We zien de volgende uitvoer in de console:

Hallo Baeldung-lezer in Jar Voorbeeld! Er zijn 2 argument (en)! Argument (1): arg 1 Argument (2): [e-mail beveiligd] 

Zo, wanneer we een uitvoerbare JAR aanroepen, hoeven we de naam van de hoofdklasse niet op de opdrachtregel op te geven. We voegen simpelweg onze argumenten toe na de JAR-bestandsnaam. Als we een klassenaam opgeven na de uitvoerbare JAR-bestandsnaam, wordt dit gewoon het eerste argument voor de eigenlijke hoofdklasse.

Meestal is een JAR-toepassing een uitvoerbare JAR. Een uitvoerbare JAR kan maximaal één hoofdklasse hebben die is gedefinieerd in het manifestbestand.

Bijgevolg kunnen andere toepassingen in hetzelfde uitvoerbare JAR-bestand niet in het manifestbestand worden ingesteld, maar we kunnen ze nog steeds vanaf de opdrachtregel uitvoeren, net zoals we zouden doen voor een niet-uitvoerbare JAR. We zullen precies zien hoe in de volgende sectie.

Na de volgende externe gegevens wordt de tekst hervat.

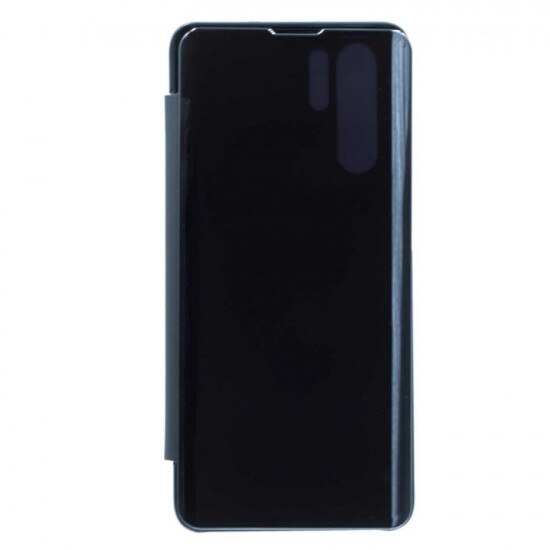 Husa Fusion Huawei P30 Pro Flip Cover Oglinda Negru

5. Voer een niet-uitvoerbaar bestand uit POT met argumenten

Om een ​​applicatie in een niet-uitvoerbaar JAR-bestand uit te voeren, moeten we -cp optie in plaats van -pot. We gebruiken de -cp optie (afkorting van classpath) om het JAR-bestand te specificeren dat het class-bestand bevat dat we willen uitvoeren:

java -cp jar-bestandsnaam hoofdklasse-naam [args ...]

Zoals je kunt zien, in dit geval moeten we de naam van de hoofdklasse in de opdrachtregel opnemen, gevolgd door argumenten.

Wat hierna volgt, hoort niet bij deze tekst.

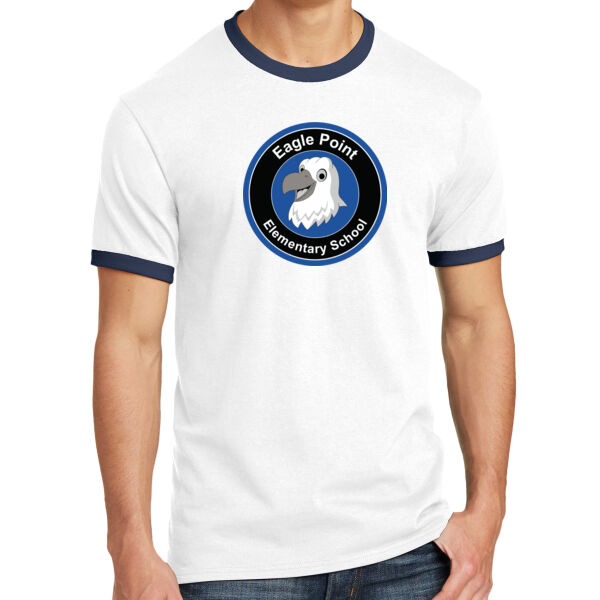 Port & Company Core Cotton Ringer Tee - Printed Logo Thumbnail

De eerder gemaakte niet-uitvoerbare JAR bevat dezelfde eenvoudige applicatie. We kunnen het uitvoeren met elk (inclusief nul) argumenten. Hier is een voorbeeld met twee argumenten:

$ java -cp JarExample2.jar com.baeldung.jarArguments.JarExample "arg 1" [e-mail beveiligd]

En, net zoals we hierboven zagen, zullen we de volgende uitvoer zien:

Hallo Baeldung-lezer in Jar Voorbeeld! Er zijn 2 argument (en)! Argument (1): arg 1 Argument (2): [e-mail beveiligd]

6. Conclusie

In deze zelfstudie hebben we twee manieren geleerd om een ​​JAR-toepassing op de opdrachtregel uit te voeren met of zonder argumenten.

We hebben ook aangetoond dat een argument spaties en speciale tekens kan bevatten (indien toegestaan ​​door de shell).

Zoals altijd is de code voor de voorbeelden beschikbaar op GitHub.